Well, announced isn’t quite the right word: The news was noted by TechCrunch on Wednesday after being shared in a DuckDuckGo blog post earlier that day. Within that blog post, the raise is the blink-and-you-missed-it fourth bullet point in a list shouting out other success such as annual revenues topping $100 million per year, a 55% search traffic increase over the past year and a coming DuckDuckGo desktop app.
The blog post describe the raise as “mainly secondary investment from new & existing investors.” Those investors include Omers Ventures, Thrive, GP Bullhound, Impact America Fund, WhatsApp founder Brian Acton, World Wide Web inventor Tim Berners-Lee, VC and diversity activist Freada Kapor Klein, and entrepreneur Mitch Kapor. Omers Ventures previously led DuckDuckGo’s $10 million round in 2018.

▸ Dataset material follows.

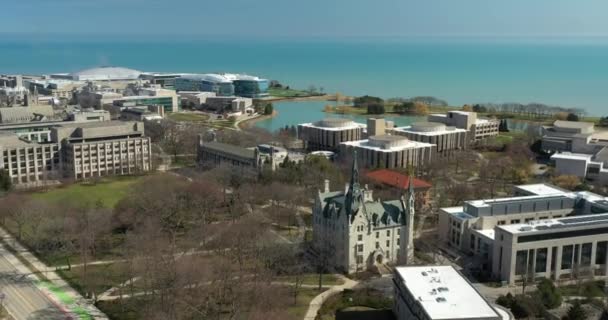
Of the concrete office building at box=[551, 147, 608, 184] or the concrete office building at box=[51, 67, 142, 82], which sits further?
the concrete office building at box=[51, 67, 142, 82]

The company, founded by CEO Gabe Weinberg in 2008, has made a name for itself by adhering to a tracker-free privacy standard, blocking ad-tracking cookies and keeping users’ search history private. It’s also one of Philadelphia’s notable consumer-focused growth software companies at scale, alongside unicorn goPuff. (It’s also, fun fact, one of Guru cofounder Rick Nucci’s favorite Philly startups — though “startup” surely doesn’t apply anymore.)
At this scale, the raise will catapult your friendly, privacy-minded search engine into a global conversation about Big Tech supremacy. For example, there have been long discussed rumors of DuckDuckGo being a viable acquisition target for privacy-minded Apple in its competition with Google.